One final thing to consider is that you may not be covered in the event of a flood or earthquake. You may need to purchase additional coverage to be protected from a natural disaster, depending on your location.


Title Insurance: 

Another insurance policy that potential homeowners may encounter is known as “title insurance”. When it comes to lenders, this insurance is mandatory with every single lender in Canada requiring you to purchase title insurance on their behalf.


In addition, you have the option of purchasing this for yourself as a homeowner. The benefit of title insurance is that it can protect you from existing liens on the property’s title, but the most common benefit is protection against title fraud. Title fraud typically involves someone using stolen personal information, or forged documents to transfer your home’s title to him or herself - without your knowledge. 


Similar to default insurance, title insurance is charged as a one-time fee or a premium with the cost based on the value of your property.


Mortgage Protection Plan: 

Lastly, we have our mortgage protection plan coverage. This is optional coverage, but one that any agent can tell you is extremely important. The purpose of the mortgage protection plan is to protect you, and your family, should something happen. It acts as a disability and a life insurance policy in regards to your mortgage.
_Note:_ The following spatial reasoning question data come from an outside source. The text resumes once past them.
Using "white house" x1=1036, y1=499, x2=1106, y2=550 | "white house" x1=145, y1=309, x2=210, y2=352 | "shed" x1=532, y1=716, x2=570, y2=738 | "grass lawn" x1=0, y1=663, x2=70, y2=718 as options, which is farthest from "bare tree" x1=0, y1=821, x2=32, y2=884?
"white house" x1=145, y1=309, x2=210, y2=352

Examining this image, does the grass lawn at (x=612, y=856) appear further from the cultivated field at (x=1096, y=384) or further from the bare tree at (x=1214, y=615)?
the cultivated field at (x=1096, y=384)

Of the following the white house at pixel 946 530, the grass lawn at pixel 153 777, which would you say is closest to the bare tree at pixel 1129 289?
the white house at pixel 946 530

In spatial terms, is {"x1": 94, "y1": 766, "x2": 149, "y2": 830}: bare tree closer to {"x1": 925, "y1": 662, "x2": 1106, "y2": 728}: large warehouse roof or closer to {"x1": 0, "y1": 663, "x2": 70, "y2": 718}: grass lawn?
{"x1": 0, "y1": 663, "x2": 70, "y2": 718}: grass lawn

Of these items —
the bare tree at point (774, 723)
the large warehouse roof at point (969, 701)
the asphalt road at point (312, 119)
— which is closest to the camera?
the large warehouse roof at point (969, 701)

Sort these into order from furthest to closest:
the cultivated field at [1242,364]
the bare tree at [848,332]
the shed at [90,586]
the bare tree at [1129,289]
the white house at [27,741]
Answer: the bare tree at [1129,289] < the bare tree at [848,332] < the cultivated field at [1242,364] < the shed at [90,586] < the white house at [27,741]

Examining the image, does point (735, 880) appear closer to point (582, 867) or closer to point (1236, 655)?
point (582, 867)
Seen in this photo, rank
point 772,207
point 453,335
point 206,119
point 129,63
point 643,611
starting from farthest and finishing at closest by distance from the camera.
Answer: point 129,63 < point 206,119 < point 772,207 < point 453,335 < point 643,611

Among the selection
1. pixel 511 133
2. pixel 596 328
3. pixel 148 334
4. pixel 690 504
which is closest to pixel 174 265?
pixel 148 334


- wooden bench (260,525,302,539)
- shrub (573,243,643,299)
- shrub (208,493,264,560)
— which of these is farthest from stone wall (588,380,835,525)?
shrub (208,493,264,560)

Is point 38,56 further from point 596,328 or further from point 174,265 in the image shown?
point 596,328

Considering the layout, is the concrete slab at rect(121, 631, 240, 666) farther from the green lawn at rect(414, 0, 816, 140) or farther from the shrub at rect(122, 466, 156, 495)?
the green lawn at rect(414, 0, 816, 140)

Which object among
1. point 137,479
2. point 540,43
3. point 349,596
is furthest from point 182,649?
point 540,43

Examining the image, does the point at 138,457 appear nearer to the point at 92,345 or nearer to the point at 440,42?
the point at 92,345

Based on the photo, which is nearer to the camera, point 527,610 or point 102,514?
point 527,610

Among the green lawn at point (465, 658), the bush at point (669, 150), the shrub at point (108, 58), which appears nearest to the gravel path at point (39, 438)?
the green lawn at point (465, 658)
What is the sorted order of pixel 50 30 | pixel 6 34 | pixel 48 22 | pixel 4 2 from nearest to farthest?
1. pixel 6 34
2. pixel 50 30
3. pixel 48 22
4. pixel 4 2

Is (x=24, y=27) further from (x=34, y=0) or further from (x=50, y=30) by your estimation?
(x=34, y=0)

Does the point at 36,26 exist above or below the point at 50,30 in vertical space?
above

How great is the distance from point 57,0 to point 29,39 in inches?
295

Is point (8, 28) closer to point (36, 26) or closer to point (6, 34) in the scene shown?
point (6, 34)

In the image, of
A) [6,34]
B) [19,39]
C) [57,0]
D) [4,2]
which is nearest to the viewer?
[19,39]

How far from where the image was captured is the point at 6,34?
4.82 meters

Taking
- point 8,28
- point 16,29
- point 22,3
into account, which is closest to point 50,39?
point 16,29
Typically, when you get approval for a mortgage, it is based on family income. If one of the partners in the mortgage is no longer able to contribute due to disability or death, a mortgage protection plan gives you protection for your mortgage payments. However, most homeowners don’t realize that if they buy one of these policies through their financial advisor, life insurance agent or bank, the policy will not be able to move with them to a new lender.